Nattinee – BEST test

BEST Test (B-Speak English Skills Test)

 

 

Student’s name: Nattinee
Teacher’s name: Ellie K.
Course Hours: 10
MBA School / Status (i.e., applying, on wait list, conditional admit, 1st year, etc.) William & Mary (1st year)
Student’s goals for the course: Improve confidence when communicating with classmates and professors; improve pronunciation and enunciation; work on networking and giving interviews.
Date of Pre-Assessment Sunday, October 30, 2016
 

ORAL-COGNITIVE SKILLS (Levels)

1 – Response demonstrates misunderstanding of key ideas in the question (stimulus). Ideas are not cohesive so that familiarity with the stimulus is necessary to follow what is being discussed.

2 – Response conveys some relevant information but is incomplete (missing key ideas). Expression of information is awkward and meaning is consistently unclear.

3 – Response exhibits some incompleteness, inaccuracy, lack of specificity, or choppiness in the progression of ideas.

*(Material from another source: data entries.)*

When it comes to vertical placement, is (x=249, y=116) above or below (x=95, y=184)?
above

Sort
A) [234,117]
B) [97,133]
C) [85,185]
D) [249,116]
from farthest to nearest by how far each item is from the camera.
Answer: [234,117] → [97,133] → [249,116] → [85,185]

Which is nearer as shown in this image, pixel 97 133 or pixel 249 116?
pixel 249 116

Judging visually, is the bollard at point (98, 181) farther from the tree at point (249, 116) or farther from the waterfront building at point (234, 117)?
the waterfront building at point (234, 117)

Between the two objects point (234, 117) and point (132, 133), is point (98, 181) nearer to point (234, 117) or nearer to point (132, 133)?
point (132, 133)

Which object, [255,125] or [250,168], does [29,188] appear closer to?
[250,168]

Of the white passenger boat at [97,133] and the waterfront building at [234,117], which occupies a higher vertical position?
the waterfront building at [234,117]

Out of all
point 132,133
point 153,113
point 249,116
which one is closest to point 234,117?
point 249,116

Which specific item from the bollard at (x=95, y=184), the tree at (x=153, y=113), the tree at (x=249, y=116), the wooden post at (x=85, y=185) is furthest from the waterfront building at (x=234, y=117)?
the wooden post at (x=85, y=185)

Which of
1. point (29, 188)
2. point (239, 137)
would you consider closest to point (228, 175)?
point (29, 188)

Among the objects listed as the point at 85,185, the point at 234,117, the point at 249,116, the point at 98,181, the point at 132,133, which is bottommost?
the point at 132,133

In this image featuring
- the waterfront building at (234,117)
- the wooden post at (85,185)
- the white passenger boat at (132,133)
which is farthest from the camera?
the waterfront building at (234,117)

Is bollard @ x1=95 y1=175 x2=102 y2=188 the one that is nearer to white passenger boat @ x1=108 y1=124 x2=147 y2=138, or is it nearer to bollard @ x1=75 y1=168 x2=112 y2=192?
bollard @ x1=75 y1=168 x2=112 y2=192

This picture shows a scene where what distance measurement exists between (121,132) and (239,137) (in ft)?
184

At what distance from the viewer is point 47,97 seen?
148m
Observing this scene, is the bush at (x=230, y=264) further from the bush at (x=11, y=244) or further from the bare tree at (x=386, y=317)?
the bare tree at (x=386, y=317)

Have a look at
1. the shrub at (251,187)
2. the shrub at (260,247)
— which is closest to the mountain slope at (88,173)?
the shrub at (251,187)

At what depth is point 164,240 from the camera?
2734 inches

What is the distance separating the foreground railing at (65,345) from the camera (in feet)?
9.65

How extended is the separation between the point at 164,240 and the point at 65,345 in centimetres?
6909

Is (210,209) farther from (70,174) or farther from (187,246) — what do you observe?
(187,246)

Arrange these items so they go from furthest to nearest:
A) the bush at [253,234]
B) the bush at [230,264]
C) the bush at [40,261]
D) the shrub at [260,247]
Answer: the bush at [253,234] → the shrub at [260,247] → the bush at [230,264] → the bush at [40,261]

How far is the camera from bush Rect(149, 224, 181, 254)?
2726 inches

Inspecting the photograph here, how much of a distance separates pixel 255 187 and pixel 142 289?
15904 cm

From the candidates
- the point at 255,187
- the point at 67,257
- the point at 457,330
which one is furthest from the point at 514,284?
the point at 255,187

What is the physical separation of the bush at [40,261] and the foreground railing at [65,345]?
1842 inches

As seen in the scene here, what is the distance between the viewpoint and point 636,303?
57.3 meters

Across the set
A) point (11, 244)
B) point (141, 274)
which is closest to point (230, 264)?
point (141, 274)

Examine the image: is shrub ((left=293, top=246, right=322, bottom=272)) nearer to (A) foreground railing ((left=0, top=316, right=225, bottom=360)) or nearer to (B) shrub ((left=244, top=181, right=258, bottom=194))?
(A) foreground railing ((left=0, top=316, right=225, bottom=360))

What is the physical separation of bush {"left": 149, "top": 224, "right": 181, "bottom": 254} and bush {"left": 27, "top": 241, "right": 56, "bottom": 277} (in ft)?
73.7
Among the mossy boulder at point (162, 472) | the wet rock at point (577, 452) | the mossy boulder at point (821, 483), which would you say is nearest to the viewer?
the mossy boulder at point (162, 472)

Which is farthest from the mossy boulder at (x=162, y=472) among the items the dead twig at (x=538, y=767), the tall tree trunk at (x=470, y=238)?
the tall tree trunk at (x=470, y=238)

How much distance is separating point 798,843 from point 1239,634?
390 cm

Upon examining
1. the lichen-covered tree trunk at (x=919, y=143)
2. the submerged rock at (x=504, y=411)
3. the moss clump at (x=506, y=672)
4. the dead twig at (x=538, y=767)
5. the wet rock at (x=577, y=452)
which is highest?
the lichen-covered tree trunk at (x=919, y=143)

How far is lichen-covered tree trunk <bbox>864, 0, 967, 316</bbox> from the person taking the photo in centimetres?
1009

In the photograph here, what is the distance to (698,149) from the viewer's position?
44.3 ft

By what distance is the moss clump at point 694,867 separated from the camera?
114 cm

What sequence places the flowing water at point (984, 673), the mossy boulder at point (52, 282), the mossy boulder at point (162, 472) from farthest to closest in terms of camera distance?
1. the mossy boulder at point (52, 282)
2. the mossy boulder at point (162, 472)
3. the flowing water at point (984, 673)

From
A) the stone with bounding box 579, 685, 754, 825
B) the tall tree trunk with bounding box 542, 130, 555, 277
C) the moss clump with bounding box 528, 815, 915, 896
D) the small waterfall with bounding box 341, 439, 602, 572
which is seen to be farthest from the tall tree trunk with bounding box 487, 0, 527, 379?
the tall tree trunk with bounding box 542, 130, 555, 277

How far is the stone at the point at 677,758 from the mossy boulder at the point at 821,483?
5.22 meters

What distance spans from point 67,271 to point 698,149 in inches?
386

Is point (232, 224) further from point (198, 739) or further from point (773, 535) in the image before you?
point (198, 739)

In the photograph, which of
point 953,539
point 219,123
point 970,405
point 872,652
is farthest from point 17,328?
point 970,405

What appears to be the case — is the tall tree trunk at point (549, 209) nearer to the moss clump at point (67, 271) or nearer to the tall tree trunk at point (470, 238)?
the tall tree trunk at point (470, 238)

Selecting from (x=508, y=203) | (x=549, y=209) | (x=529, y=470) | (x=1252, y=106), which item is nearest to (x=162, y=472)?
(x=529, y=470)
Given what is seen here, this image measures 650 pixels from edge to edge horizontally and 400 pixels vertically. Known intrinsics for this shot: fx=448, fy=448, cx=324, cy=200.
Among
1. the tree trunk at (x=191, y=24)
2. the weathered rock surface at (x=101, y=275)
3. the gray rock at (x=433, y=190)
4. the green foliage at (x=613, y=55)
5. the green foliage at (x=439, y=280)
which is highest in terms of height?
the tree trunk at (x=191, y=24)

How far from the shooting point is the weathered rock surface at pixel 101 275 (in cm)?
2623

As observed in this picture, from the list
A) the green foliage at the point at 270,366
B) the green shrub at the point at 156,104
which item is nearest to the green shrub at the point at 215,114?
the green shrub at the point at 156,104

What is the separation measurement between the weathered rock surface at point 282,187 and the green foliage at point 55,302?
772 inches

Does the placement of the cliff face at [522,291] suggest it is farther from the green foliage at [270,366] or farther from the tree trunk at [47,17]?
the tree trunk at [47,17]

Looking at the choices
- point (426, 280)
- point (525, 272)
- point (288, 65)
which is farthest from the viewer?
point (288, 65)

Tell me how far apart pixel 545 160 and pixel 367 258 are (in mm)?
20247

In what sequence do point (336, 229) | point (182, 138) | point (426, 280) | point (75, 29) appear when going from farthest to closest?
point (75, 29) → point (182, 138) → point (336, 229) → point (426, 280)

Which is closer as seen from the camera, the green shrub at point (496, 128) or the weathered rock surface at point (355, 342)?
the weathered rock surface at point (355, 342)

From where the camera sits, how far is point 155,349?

4 – Response is sustained and conveys relevant information required by the task. Details are appropriate but may have minor errors and/or omissions.

5 – Response communicates relevant content in an organized fashion. Details and examples are included. Meaning is clear.

1.   Personal/Warm-up: Talk about the reasons you decided to go to business school. Follow-up: What are you planning to do after graduation?      3
2.  Define what the word “success” means to you.      3
3.  Describe/explain: What do you think are the qualities that make a good manager? Can you give an example of a manager whom you worked with who exemplifies these qualities?      3
4. Compare-Contrast: Given what you already know about American business customs, how would you compare X and Y (e.g., describe the typical business dinner in your country. How does it differ from the typical American business dinner? )      4
5. Challenge/Defend: I’m going to make a statement. I’d like you to challenge what I say and defend your arguments: “LinkedIn is a waste of time. It’s just people putting their resumes on the web and bragging about their accomplishments. You really don’t make any useful professional connections through LinkedIn.”      4
 
Further comments on student’s oral-cognitive skills in previous responses:
Comment specifically on student’s vocabulary –both strengths (use of business terms, idioms, phrasal verbs) and weaknesses (imprecise word choice, incorrect word forms) Nattinee’s vocabulary is good, but she is hoping to increase her knowledge of business terms. She doesn’t use many idioms or verbal phrases, and you mentioned that she often gets lost when listening to Americans speak because of all the idiomatic language they use.
Comment on student’s grammatical usage (verb tense, passive voice, modals, conditional, make vs. do; prepositions, etc.) Nattinee struggles with verb tense, verb agreement, articles and prepositions. These mistakes are distracting, and correcting them will certainly help classmates, professors, and potential employers understand her better.
Pace, volume, pitch: Good.
Fillers (“um,” “like,” “how to say,” etc.) Nattinee doesn’t use filler words though sometimes she pauses and tries to find the word she needs.
Eye contact, body language  Nattinee is a bit nervous. She told me her confidence has suffered since starting her MBA program. Making eye  contact and giving a firm handshake are not normal things in Thai culture. We will work on ways of making these forms of interaction feel more comfortable.
Rhythm, stress, intonation Thai is a highly tonal language. When a Thai speker learns to pronounc an English word incorrectly, that pronunciation sticks — because they’ve memorized the tone. Nattinee does stress the wrong part certain words, but her rhythm is a lot better than many Thai speakers I’ve interacted with.
Word endings (e.g., final “s” and “ed” sounds) Thai speakers tend to drop their endings. Nattinee often says words without pronouncing their final sound.
Consonant & Vowel Sounds (include examples of problem words) VOWELS: needs work on short and long vowel sounds (e.g., pronounces “wait” like “wet”)
CONSONANTS: work on /R/ vs. /L/
How intelligible would the student’s speech be to a native English speaker (who is NOT an ESL teacher)? · Easy to understand: Obvious accent; patterned pronunciation errors do not distract listener; listener can focus on the content of the message.